La narratrice-misovire qui « craint n’être que de la viande » consigne les linéaments de cette nouvelle humanité ; et surtout rappelle au lecteur l’incident mythique de la femme déchue par ses pairs et le poids de la tradition. Mais ce « On » fraternel et fictif, unissant Grozi, Babou et la narratrice n’est que coquille vide, car chacun a beau Aspirer, Rêver, Espérer, Prier, é, é, é, é… « regarder vers un horizon lointain », « tendre vers un sommet invisible », les mots restent des carcasses béantes ; car « pas un geste pas une attitude pas un acte ne reflètent le sens du mot » et «chaque fois cela finit ainsi : les gens se masturbent et déversent leur honte glauque […] puis s’en vont la queue devant ».

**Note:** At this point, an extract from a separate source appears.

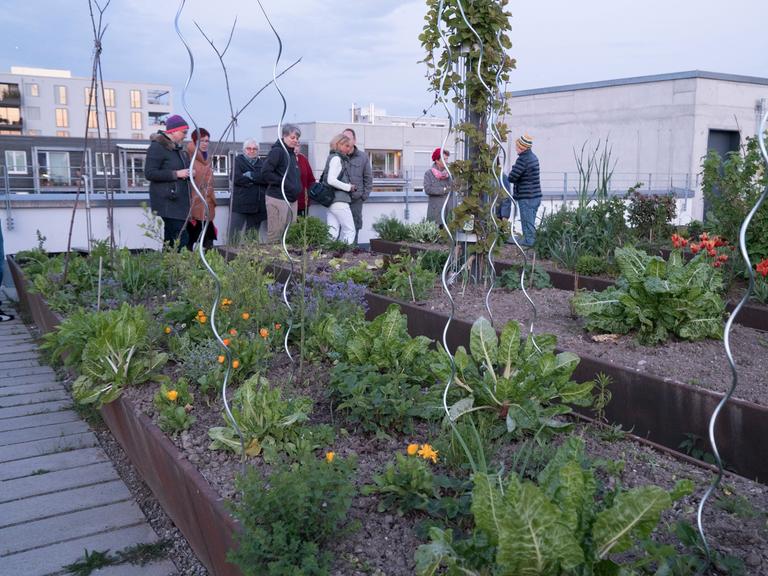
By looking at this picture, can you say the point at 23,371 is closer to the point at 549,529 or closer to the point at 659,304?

L’homme au sens générique du terme, ne peut se définir que par la négative et il reste impassible à toutes émotions, fidèle produit de ce qu’il « mang[e] [c’est-à-dire] du préfabriqué […] de la merde ».


Le feu sacré s’est éteint dans cette course au consumérisme et avec lui cet ancestral art nègre qu’ils proposent de redéfinir pour défendre « une idée qui exalte et va chercher au fond de tout la vraie Émotion enfouie depuis des siècles ».

 

Encore. L’espoir renaît… nous mangerons désormais [semble nous promettre Grozi] « une couleur, une image », « un geste conscient, un souffle bien retenu », la misovire, à son tour, chante l’efflorescence d'un âge nouveau en léguant son journal aux Hommes chargés de le lire pour renverser l’Histoire et retrouver l’ondée du Désir perdu…

 

« Je t’aime et survis à cet amour

Par cet amour je crée et revis

Je survis et engendre toujours l’amour

Il n’y a pas la tension de l’attente

Il n’y a plus l’angoisse de l’échec de la déception

Ni une latence ni un vide

Mais permanence d’union et de transmission

D’une rive à l’autre en permanence

Parce qu’en marée haute ou en marée basse

Je t’aime et suis la vague qui continue d’onduler

Sinusoïde rythmique rythmée…

Je parle d’un désir qui t’enrichirait sans m’appauvrir

D’un désir qui pourrait me remplir sans te vider. »

 

 

Virginie Trézières


Werewere Liking, Elle sera de jaspe et de corail, L'Harmattan/Collection Encres noires, 1983, 156 p.